One cow can drop up to 7.2 tonnes of dung on pasture each year. By burying this dung in the soil, dung beetles have been shown to improve soil health and improve pasture dry matter production .
At the same time, they are burying tonnes of carbon and nitrogen that would otherwise have gone into the atmosphere and water bodies.
With the additional innovative method of feeding biochar to animals, dairy, beef or sheep, the animals health and feed conversion is improved.
Biochar can improve soil fertility, which stimulates plant growth. Healthier plants are able to consume and convert more carbon dioxide (CO2), thus improving air quality. Due to its ability to retain soil nutrients for long periods of time,biochar reduces the need for chemical fertilizers.
Secretary of the Fleurieu Beef Group and Director of Climate and Agricultural Support Melissa Rebbeck showed how dairy cows milk yield improved by 1.3 litres per head per day while using less fodder.
"The exciting part is that the biochar is only fed at 200 grams per head per day and is not digested. It ends up in the manure and is also buried by the dung beetles," Ms Rebbeck said.
"This results in a further increase in soil carbon. For every one per cent we increase soil carbon, we gain up to 30 per cent increase in production, a 10-30 tonne improvement in soil water holding capacity and many more benefits."
The Fleurieu Beef group and other dairy farmers have been involved in a region wide approach to increasing dung beetle numbers on the Fleurieu with Greg Dalton from Creation Care. In addition they have been involved in various biochar feeding trials.
"This is an exciting project as dung beetles will provide a regional benefit if spread," Ms Rebbeck said.
Ms Rebbeck is working also at establishing a biochar kiln on the Fleurieu, but in the mean time Compass Feeds is likely to stock biochar from interstate.
"Most of South Australia has dung beetles burying dung during winter and summer months, but there is a gap between September and December that we need to fill. Three new spring active dung beetle species have been tested in on-farm nurseries in a project jointly funded by South Australian Dairyfarmers Association, the Fleurieu Beef Group, the Adelaide and Mt Lofty Ranges Natural Resource Management Board and Creation Care Pty Ltd," she said.
More than 40 farmers gathered at Mt Compass on March 17, to hear the latest results of on-farm testing of these new species.
Greg Dalton, of Creation Care, said that the on-farm nurseries were designed to test the suitability of these new species under different site conditions and to work with farmers to develop methods to quickly establish dung beetles on their farms.
"The old method of establishing dung beetles was to put 1,000 beetles in a paddock and wait seven to ten years to find out whether they had survived, bred up and established on your farm.

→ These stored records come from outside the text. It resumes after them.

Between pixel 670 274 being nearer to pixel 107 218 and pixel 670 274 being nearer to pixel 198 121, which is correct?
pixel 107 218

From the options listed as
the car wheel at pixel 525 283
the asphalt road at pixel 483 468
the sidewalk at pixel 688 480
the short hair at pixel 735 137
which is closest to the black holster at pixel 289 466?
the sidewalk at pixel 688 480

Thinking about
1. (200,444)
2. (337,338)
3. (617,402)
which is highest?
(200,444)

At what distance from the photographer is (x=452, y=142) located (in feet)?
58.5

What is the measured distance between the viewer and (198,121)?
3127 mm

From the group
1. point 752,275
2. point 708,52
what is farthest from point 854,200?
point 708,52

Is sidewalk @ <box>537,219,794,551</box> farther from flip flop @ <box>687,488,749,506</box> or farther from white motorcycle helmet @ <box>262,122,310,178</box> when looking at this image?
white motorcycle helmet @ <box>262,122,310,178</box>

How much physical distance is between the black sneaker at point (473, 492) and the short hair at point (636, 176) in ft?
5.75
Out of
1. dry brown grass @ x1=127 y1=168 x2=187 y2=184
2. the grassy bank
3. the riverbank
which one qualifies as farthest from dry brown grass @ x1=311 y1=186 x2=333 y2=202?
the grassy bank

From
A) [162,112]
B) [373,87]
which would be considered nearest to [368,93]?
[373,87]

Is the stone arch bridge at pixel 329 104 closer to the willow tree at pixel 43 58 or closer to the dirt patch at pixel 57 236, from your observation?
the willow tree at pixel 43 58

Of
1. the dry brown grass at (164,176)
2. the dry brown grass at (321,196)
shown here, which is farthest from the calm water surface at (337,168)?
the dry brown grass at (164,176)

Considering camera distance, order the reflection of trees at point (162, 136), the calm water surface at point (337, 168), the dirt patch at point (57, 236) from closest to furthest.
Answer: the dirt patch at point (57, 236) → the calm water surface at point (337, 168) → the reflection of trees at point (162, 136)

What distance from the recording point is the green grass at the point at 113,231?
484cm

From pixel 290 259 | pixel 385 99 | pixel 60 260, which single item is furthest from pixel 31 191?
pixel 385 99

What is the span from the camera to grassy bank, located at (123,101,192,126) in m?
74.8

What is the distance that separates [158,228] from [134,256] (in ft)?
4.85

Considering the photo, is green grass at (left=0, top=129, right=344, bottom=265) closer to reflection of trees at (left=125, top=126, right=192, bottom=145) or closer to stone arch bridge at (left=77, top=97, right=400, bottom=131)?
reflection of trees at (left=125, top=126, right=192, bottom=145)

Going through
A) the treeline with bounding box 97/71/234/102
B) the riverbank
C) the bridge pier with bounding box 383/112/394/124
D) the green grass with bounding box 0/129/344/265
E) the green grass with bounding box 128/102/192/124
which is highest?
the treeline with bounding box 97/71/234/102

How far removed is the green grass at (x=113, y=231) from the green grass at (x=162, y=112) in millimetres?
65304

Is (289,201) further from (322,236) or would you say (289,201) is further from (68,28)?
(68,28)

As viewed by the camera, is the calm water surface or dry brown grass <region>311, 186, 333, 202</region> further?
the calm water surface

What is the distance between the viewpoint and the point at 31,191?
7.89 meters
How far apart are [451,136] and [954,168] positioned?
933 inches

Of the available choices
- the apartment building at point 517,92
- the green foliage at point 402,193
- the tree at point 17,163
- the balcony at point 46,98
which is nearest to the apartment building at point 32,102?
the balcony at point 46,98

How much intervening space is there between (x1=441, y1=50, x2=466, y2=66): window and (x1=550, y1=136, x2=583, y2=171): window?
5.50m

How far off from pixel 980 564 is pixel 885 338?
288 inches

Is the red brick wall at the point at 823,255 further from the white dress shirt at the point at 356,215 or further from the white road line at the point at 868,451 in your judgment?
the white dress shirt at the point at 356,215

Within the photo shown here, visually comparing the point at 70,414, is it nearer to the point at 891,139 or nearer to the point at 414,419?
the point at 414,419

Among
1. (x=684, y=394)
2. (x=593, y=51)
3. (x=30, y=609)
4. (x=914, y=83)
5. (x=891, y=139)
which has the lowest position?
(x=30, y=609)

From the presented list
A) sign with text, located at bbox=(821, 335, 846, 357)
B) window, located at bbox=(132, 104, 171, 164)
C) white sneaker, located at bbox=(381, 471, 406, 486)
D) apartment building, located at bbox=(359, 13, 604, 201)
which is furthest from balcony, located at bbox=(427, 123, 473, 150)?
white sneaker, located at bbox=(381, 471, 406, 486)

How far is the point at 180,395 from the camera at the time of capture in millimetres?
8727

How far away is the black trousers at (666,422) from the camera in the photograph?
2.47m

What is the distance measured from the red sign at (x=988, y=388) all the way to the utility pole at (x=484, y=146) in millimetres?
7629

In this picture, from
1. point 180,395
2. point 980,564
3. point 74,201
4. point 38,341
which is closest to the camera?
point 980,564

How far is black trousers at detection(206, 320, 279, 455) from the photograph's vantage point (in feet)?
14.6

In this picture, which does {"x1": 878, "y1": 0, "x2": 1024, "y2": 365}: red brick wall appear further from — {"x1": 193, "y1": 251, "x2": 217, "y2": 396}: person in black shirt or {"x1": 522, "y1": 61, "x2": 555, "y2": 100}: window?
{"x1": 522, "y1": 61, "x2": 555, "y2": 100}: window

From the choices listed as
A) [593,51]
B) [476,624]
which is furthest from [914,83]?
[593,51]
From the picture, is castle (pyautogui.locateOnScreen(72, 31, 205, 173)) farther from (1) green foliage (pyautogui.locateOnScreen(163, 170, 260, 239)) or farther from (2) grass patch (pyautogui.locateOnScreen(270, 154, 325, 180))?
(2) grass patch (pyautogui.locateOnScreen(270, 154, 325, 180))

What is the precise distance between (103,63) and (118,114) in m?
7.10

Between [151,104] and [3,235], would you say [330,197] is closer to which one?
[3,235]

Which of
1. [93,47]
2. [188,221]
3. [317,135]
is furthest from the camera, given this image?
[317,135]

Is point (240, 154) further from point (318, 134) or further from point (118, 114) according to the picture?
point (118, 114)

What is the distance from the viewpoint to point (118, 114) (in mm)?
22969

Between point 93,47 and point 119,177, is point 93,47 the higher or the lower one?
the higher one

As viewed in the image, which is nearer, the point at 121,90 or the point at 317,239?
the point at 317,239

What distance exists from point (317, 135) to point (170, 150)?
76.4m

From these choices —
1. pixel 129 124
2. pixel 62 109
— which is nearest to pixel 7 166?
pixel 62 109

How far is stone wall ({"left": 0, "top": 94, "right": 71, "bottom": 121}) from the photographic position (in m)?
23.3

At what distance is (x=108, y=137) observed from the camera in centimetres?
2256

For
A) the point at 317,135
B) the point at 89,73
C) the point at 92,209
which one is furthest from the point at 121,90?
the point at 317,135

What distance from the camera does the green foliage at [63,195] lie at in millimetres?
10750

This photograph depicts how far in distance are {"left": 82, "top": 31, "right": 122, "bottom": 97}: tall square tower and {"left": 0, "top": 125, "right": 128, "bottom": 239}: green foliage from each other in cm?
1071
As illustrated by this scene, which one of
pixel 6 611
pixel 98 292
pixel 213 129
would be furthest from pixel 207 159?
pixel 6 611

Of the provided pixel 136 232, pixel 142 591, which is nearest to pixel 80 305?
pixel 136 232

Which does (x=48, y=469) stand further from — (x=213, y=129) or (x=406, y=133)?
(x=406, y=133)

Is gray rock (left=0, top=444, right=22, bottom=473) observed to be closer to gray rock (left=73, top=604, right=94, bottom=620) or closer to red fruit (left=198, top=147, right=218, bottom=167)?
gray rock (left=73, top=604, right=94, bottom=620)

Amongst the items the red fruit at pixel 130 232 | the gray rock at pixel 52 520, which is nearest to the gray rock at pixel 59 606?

Using on-farm nurseries, starting with 100 beetles per nursery, we have achieved up to 1530 O Vacca beetles in five months. That's a 15.3-fold increase," Mr Dalton said.
"These beetles are now in diapause (hibernate mode) in the soil and will emerge in Spring 2020 to breed again. If we get another 15-fold increase for the next breeding season then that farmer will have over 23,000 beetles on their property. A very good start.
"We still have more assessments to do for long-term survival and for other species that have not finished their breeding cycle yet. But the results so far are very promising in terms of developing a reliable and rapid way to establish these new dung beetle species on farms."
Mr Dalton said if you want 1000 beetles on 500 farms there will be a need for 500,000 beetles.
But if use the on-farm nursery method with only 100 beetles per farm then only 50,000 beetles will be required for 500 farms.
"We will be able to breed up and supply 50,000 beetles years before we could supply 500,000 beetles so the on-farm nursery method will enable 10 times the number of farms to have these new spring active species years sooner than using the old 1000 beetle per farm method," he said.
"This means we can achieve the widespread soil health, production and environmental benefits much sooner than with the old method."